===== Text =====

These are seen as exemplifying their exilic perspective which
seems to evoke an aesthetic capable of transcending
spatio-temporal constraints under conditions of globalisation As
a consequence of this over-emphasis on the disruptive and the
singular in diasporic aesthetics, other aspects of their life
writing which signal towards specific historical continuities and
shared legacies get undermined. This thesis responds to this
critical omission by critically analysing examples of
contemporary life writing by writers belonging to the South Asian
diaspora whose histories have been shaped by both colonial and
postcolonial migration. A context-sensitive reading of their
memoirs reveals not only the interconnectedness between histories
of colonialism and the global present but also the ethical charge
that informs their self-referential aesthetic.
The ethical commitment in their autobiographical
aesthetic is manifested in the form of a grounding of their
itinerant subjectivities in the granular histories of colonialism
and a neo-colonial globalised present, as well as a commitment to
an autobiographical ‘truth’ which is both experiential and
epistemological. These postcolonial memoirs demonstrate that
diasporic subjectivities can be experienced in ways that are both
ethically ‘specific’ and aesthetically ‘singular’. While
the specific mode is ‘relational’ in which identity is
foregrounded in personal memory and collective history, the
singular privileges an autobiographical ‘truth’ about these
relational ties or an ‘event’ in both experiential and
epistemological registers. I demonstrate that focusing our
analysis on the ethical impulse that drives their diasporic
subjectivity can illuminate how the genre of postcolonial life
writing offers a productive site for mapping literary resistance
to globalisation’s culture of ‘presentism’.

===== Listing =====

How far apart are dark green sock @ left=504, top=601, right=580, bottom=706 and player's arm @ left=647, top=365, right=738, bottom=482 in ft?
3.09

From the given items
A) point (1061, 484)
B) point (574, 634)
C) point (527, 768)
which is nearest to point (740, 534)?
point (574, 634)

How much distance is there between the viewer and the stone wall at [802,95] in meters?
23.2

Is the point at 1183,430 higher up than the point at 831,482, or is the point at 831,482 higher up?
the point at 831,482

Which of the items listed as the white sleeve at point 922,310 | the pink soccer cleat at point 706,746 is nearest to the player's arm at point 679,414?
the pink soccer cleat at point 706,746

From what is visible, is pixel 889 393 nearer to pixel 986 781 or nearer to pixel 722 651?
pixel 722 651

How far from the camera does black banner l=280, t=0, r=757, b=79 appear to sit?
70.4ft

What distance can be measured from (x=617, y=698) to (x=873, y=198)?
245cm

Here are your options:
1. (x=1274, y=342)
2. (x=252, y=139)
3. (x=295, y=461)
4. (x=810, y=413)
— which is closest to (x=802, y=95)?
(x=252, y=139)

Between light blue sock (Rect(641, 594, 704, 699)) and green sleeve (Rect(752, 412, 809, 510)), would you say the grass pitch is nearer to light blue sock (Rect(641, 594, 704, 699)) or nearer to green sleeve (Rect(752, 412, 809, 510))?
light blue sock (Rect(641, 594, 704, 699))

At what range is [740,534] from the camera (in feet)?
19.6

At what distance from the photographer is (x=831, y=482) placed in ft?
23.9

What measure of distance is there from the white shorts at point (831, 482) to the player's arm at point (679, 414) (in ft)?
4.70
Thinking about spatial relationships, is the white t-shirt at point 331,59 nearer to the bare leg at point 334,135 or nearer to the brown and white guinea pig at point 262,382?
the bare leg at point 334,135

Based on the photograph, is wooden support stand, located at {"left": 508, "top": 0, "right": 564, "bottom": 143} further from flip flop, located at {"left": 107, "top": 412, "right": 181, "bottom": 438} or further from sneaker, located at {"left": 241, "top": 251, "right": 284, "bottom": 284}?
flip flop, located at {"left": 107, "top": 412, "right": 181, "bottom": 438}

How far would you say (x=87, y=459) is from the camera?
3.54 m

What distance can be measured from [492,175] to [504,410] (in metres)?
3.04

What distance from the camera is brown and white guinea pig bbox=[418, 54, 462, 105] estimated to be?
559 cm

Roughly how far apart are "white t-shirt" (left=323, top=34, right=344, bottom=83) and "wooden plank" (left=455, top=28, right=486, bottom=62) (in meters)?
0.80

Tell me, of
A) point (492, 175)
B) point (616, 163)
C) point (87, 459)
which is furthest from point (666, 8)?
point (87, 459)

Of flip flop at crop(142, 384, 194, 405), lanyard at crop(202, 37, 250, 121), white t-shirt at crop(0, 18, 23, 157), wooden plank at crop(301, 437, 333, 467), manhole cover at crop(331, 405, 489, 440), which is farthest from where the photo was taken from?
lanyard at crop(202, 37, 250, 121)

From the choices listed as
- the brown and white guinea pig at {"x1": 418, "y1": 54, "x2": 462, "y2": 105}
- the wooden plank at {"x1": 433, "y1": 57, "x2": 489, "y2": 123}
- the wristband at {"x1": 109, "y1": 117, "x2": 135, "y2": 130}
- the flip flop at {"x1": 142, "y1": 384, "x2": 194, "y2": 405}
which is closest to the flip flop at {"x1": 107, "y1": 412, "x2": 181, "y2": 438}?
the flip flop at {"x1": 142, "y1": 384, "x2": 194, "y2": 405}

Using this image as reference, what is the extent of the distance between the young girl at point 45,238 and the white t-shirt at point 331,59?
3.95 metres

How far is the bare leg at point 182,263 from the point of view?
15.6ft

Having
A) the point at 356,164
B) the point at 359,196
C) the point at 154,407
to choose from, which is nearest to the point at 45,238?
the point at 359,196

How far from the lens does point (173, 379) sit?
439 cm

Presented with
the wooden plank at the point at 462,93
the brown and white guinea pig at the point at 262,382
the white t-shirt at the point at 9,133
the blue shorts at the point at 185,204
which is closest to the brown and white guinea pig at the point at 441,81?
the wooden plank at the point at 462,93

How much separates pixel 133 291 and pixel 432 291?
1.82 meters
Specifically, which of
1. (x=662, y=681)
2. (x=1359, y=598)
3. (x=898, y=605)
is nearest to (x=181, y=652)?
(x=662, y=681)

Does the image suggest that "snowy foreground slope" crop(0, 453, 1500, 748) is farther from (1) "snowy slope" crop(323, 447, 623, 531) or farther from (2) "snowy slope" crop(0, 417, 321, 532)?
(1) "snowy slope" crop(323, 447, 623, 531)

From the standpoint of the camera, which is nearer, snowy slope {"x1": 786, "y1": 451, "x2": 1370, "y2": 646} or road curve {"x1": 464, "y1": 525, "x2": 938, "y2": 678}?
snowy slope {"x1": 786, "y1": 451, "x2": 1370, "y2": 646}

=====

- _To be done_:
**A)** Reproduce the part of the text on diasporic life writing that opens with the words containing "These are seen" and closes with "their self-referential aesthetic.", replacing "thesis" with "dissertation".
**B)** In the text on diasporic life writing, whose contemporary life writing does the thesis analyze?
**C)** Summarize the text on diasporic life writing in two sentences.

- _Final answers_:
**A)**
These are seen as exemplifying their exilic perspective which
seems to evoke an aesthetic capable of transcending
spatio-temporal constraints under conditions of globalisation As
a consequence of this over-emphasis on the disruptive and the
singular in diasporic aesthetics, other aspects of their life
writing which signal towards specific historical continuities and
shared legacies get undermined. This dissertation responds to this
critical omission by critically analysing examples of
contemporary life writing by writers belonging to the South Asian
diaspora whose histories have been shaped by both colonial and
postcolonial migration. A context-sensitive reading of their
memoirs reveals not only the interconnectedness between histories
of colonialism and the global present but also the ethical charge
that informs their self-referential aesthetic.

**B)** It analyzes the life writing of writers from the South Asian diaspora whose histories have been shaped by both colonial and postcolonial migration.

**C)** Criticism that over-emphasizes the disruptive and singular in diasporic aesthetics overlooks the historical continuities and shared legacies in the life writing of South Asian diasporic writers, so this thesis offers a context-sensitive reading of their memoirs. It argues that these memoirs link colonial histories with the global present and carry an ethical charge, making postcolonial life writing a productive site for mapping literary resistance to globalization's culture of "presentism."